The musical accompaniment, courtesy of composer Christopher Paul Leonard-Morgan, further accentuates the dystopic atmosphere of the film. As an example, here's the soundtrack titled Mega City One, where the harsh, unsettling rhythm and beat reflect a city in perpetual ruins.
Far from your typical comic-book heroes with their misplaced sense of self-righteousness, Judge Dredd is depicted as the sort to shoot first and ask questions later, though rarely is the convicted sufficiently alive to respond; the sort to see things in black and white, which makes dealing out the Judges' brand of justice all the more expedient.
Considering Judge Dredd keeps his helmet on throughout the whole film, the only feature that distinguishes him from the other Judges in it is Karl Urban's gruff voice, one of restraint barely holding back a bubbling rage within. Which makes one wonder whether he ever considered auditioning for the role of Batman before Nolan settled with Christian Bale.
One other thing I loved about Dredd is his gun, which seems to hold a wide range of ammunition in one cartridge. It also seems a Judge's gun is something a man could call by a female name and stroke lovingly while nobody's looking, pretty much what he would do to a car. At first, it struck me as funny, the way everyone keeps spelling out the nature of their offensive like anime characters usually do. It eventually caught on, adding a more menacing charm to every shot dealt out than would the ostentatiousness of anime ever accomplish.
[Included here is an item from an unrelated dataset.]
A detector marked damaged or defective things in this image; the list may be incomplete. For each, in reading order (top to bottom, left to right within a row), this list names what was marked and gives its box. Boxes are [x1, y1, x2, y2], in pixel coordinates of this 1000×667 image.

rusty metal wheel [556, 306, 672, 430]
Female power is demonstrated equally from both sides: on one side the deadly Ma-Ma (short for Madeline Madrigal) spitting blood in the face of the Shakespearean expression, 'hell hath no fury like a woman scorn', subsequently giving something for her all-men gang to fear and respect; on the other side Cassandra Anderson, who also happens to be a mind-reading mutant, due to the effects of radiation exposure. Despite being new to the business, Cassandra is more than capable of defending herself, on one occasion pulling Dredd out of a tight spot, while suffering her superior's merciless sense of justice.
Let's not forget Kay, the gangster held hostage by Dredd and company, played by Wood Harris, whom I mistook for Mos Def initially. Well, he's not really important, aside from occasionally attempting to intimidate rookie Anderson (and failing), and only to be put back in his place by Ma-ma.
In a world such as Dredd's, there is no good and evil. Where moral ambiguity is rampant, people simply take the side which guarantees them the utmost benefit, while establishing their own opposition in the process. While one seeks to maintain order, the other places itself in the pursuit of satisfaction to their immediate needs, and the rest remain oppressed in between. There are no victors in wars; only victims, as they say.